On Monday night, as is not unusual; I went to do some laundry: dutifully separating the whites from the colors, and putting the bright reds in a separate pile. I loaded the whites into the washer, loaded the soap and the bleach (I only ever use bleach with whites), turned the trusty clothes washer selector to ‘whites’, pressed the little pink ‘control on’ button, and then pressed the little teal-colored ‘start’ button — a sequence that I have repeated many hundreds of times. I mean we’ve had this washer for over 15 years, and done at least 2 or three loads a week in it. I am at this point, to be rewarded with the sound of the little relay that ‘locks’ the front door of the washer, and the sound of water begins to fill the clothes washer.
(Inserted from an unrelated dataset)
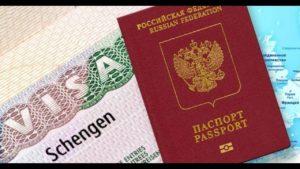 Получить шенгенскую визу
But on Monday night: I press the ‘control on’ button, the displays all light up indicating the washer is ready for my next command. I press the little teal ‘start’ button, expecting some audible rewards. But in this case: nada, nothing, silence. Nothing seems to happen at all. OK, I think: I just got a sock stuck in the door or something equally dumb. I re-check everything. Open and adjust the clothes, check that the washer is plugged in, check that I don’t have the wash-cycle selector in some ‘in between’ state, etc. I repeat the sequence for starting.
Nothing happens. I mean no indication at all that I have pressed the ‘start’ button. Everything else seems right. Except — wait a minute. That button doesn’t ‘feel’ right. Normally when I press it, I hear and feel a little spring ‘click’ (kinda like what it feels like to press a key on a computer keyboard — only not nearly as much movement). There’s supposed to be a bit of ‘spring’ to the whole experience. Press the key, hear a tiny little click, feel the button ‘spring’ back to its original location. You know, like any idiot — I mean even I could do!
And so, I says to myself, like the geek that I am: to the Internet!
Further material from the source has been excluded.